▶ [Stored data entries]:
____________

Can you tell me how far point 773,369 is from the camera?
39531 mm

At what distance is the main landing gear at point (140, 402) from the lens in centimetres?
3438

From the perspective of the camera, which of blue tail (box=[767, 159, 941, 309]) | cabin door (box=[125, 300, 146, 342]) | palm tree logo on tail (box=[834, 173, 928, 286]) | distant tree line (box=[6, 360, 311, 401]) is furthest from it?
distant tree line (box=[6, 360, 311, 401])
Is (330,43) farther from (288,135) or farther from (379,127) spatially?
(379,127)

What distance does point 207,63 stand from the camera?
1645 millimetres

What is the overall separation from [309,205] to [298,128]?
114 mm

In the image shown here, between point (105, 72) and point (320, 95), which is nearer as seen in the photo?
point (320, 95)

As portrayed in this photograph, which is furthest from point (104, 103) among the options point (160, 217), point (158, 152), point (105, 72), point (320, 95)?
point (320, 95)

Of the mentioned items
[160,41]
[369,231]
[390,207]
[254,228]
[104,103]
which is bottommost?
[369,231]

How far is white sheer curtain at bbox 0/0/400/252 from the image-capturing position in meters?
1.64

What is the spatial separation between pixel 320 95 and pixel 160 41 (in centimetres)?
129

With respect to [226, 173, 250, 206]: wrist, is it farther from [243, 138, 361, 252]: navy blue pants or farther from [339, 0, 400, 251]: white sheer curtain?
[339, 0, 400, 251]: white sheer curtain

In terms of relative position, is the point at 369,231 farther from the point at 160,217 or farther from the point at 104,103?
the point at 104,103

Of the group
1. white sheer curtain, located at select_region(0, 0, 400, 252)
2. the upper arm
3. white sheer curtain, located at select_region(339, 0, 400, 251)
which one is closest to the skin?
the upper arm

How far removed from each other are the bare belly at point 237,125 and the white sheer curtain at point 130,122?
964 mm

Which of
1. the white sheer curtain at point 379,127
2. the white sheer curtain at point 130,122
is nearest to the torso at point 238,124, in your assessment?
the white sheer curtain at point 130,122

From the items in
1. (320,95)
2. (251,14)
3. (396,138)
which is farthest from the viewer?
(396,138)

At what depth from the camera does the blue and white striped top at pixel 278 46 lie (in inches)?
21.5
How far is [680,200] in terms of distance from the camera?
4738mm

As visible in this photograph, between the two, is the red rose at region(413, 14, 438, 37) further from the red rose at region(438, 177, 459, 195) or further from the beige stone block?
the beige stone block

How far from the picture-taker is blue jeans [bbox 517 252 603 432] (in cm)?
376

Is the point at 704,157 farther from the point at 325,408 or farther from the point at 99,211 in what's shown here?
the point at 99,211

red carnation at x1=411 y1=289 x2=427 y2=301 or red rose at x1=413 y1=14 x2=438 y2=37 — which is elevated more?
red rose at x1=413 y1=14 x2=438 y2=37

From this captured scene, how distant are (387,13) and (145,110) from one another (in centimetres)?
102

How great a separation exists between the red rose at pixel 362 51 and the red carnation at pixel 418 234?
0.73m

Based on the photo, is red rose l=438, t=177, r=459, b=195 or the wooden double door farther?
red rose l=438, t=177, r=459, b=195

____________

▶ [Task instructions]:
Rewrite the rows above as a numbered list with the blank lines dropped.

▶ [Full solution]:
1. Can you tell me how far point 773,369 is from the camera?
2. 39531 mm
3. At what distance is the main landing gear at point (140, 402) from the lens in centimetres?
4. 3438
5. From the perspective of the camera, which of blue tail (box=[767, 159, 941, 309]) | cabin door (box=[125, 300, 146, 342]) | palm tree logo on tail (box=[834, 173, 928, 286]) | distant tree line (box=[6, 360, 311, 401]) is furthest from it?
6. distant tree line (box=[6, 360, 311, 401])
7. Is (330,43) farther from (288,135) or farther from (379,127) spatially?
8. (379,127)
9. What distance does point 207,63 stand from the camera?
10. 1645 millimetres
11. What is the overall separation from [309,205] to [298,128]?
12. 114 mm
13. In the image shown here, between point (105, 72) and point (320, 95), which is nearer as seen in the photo?
14. point (320, 95)
15. As portrayed in this photograph, which is furthest from point (104, 103) among the options point (160, 217), point (158, 152), point (105, 72), point (320, 95)?
16. point (320, 95)
17. Of the mentioned items
18. [160,41]
19. [369,231]
20. [390,207]
21. [254,228]
22. [104,103]
23. which is bottommost?
24. [369,231]
25. How far is white sheer curtain at bbox 0/0/400/252 from the image-capturing position in meters?
26. 1.64
27. What is the spatial separation between pixel 320 95 and pixel 160 41 (in centimetres)?
28. 129
29. With respect to [226, 173, 250, 206]: wrist, is it farther from [243, 138, 361, 252]: navy blue pants or farther from [339, 0, 400, 251]: white sheer curtain?
30. [339, 0, 400, 251]: white sheer curtain
31. In terms of relative position, is the point at 369,231 farther from the point at 160,217 or farther from the point at 104,103?
32. the point at 104,103
33. Of the group
34. 1. white sheer curtain, located at select_region(0, 0, 400, 252)
35. 2. the upper arm
36. 3. white sheer curtain, located at select_region(339, 0, 400, 251)
37. which one is closest to the skin?
38. the upper arm
39. How far removed from each other are the bare belly at point 237,125 and the white sheer curtain at point 130,122?
40. 964 mm
41. Which of
42. 1. the white sheer curtain at point 379,127
43. 2. the white sheer curtain at point 130,122
44. is nearest to the torso at point 238,124, in your assessment?
45. the white sheer curtain at point 130,122
46. From the items in
47. 1. (320,95)
48. 2. (251,14)
49. 3. (396,138)
50. which is farthest from the viewer?
51. (396,138)
52. At what depth from the camera does the blue and white striped top at pixel 278 46 lie (in inches)?
53. 21.5
54. How far is [680,200] in terms of distance from the camera?
55. 4738mm
56. As visible in this photograph, between the two, is the red rose at region(413, 14, 438, 37) further from the red rose at region(438, 177, 459, 195) or further from the beige stone block?
57. the beige stone block
58. How far from the picture-taker is blue jeans [bbox 517 252 603 432] (in cm)?
59. 376
60. Is the point at 704,157 farther from the point at 325,408 or farther from the point at 99,211 in what's shown here?
61. the point at 99,211
62. red carnation at x1=411 y1=289 x2=427 y2=301 or red rose at x1=413 y1=14 x2=438 y2=37 — which is elevated more?
63. red rose at x1=413 y1=14 x2=438 y2=37
64. From this captured scene, how distant are (387,13) and (145,110) from one another (in centimetres)?
65. 102
66. How great a separation exists between the red rose at pixel 362 51 and the red carnation at pixel 418 234?
67. 0.73m
68. Based on the photo, is red rose l=438, t=177, r=459, b=195 or the wooden double door farther?
69. red rose l=438, t=177, r=459, b=195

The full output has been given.